The gastrointestinal microbiome consists of nearly 100 trillion bacteria, comprising more than 1,000 species, the authors wrote. Some of these gut microbial species break down fiber eaten as part of the diet into short-chain fatty acids, which protect against pathogens like Salmonella by influencing the activity of immune cells, including macrophages. “These SCFA-producing bacteria protect against colonization by enteric pathogens, such as Shigella spp., Escherichia coli, and Salmonella spp.,” the authors wrote.
However, the mechanisms by which short-chain fatty acids interact with immune cells remained unclear. “In particular, which molecule(s) in immune cells react with SCFAs to regulate innate immunity remains incompletely understood, and authentic receptors for SCFAs must be identified to reveal their protective mechanisms against pathogen infection,” the team continued.

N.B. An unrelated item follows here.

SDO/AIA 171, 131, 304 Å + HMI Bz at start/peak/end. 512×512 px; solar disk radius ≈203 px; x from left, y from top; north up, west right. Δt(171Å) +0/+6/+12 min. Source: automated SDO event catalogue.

To better understand the protective role played by SCFAs, the researchers performed a series of laboratory experiments. First, they attached short-chain fatty acids to the surface of synthetic nanobeads, and exposed the structures to the contents of cells that had macrophage characteristics, in order to determine which proteins in the cells interacted with the SCFAs. “This study aimed to identify SCFA receptors that contribute to the regulation of innate immune responses,” they noted. “To this end, we used high-performance affinity nanobeads, which enable direct purification of binding proteins for small-molecule compounds.”
The experiments showed that short-chain fatty acids could bind to a protein called apoptosis-associated speck-like protein (ASC), as a previously unknown interaction. ASC is part of the inflammasome complex, a protein structure that helps to activate the inflammatory response to suppress pathogens. Further studies in macrophages then showed that short-chain fatty acids protected against Salmonella infection by binding to ASC and thereby triggering inflammasome activation.
The researchers confirmed and expanded their findings through experiments in mice. When Salmonella-infected mice were fed with short-chain fatty acids, or with their dietary fiber precursors, the fatty acids bound to ASC, triggered inflammasome activation, and prolonged the animals’ survival.” The administration of dietary fiber prior to bacterial infection significantly prolonged the survival of S. Typhimurium–infected mice by increasing the production of butyrate,” they commented. Specific pathogen-free (SPF) mice that lacked ASC (ASC-/-) mice were thus more susceptible to Salmonella Typhimurium infection than were wild-type SPF mice. “SPF ASC-/- mice were significantly more susceptible to S. Typhimurium infection than wild-type SPF mice, suggesting that ASC contributes to host defense against S. Typhimurium infection,” the team noted.
The tests suggested that the SCFs promote elimination of S. Typhimurium by recruiting neutrophils into the S. Typhimurium-infected cecal mucosa, by enhancing inflammasome activation in macrophages, and that this macrophage activation is required for ASC-dependent protective effects of SCFAs against the bacterium. “These findings indicated that SCFA-induced ASC-dependent activation of macrophages in the cecal mucosa promotes bacterial elimination to limit bacterial dissemination from the gastrointestinal tract to systemic sites,” the investigators wrote.
The results in mice provide new insights into the effects of dietary fiber on the immune system, although further research will be needed to determine whether the findings are also applicable to humans, and to investigate other potential effects of short-chain fatty acids on the immune system. Nevertheless, the authors concluded, “Although further study is needed to clarify the composition profile of gut microbiota associated with the induction of cecal inflammation in response to S. Typhimurium infection, our findings show that SCFAs induce cecal inflammation, which contributes to protection against bacterial infection through an ASC-dependent mechanism.”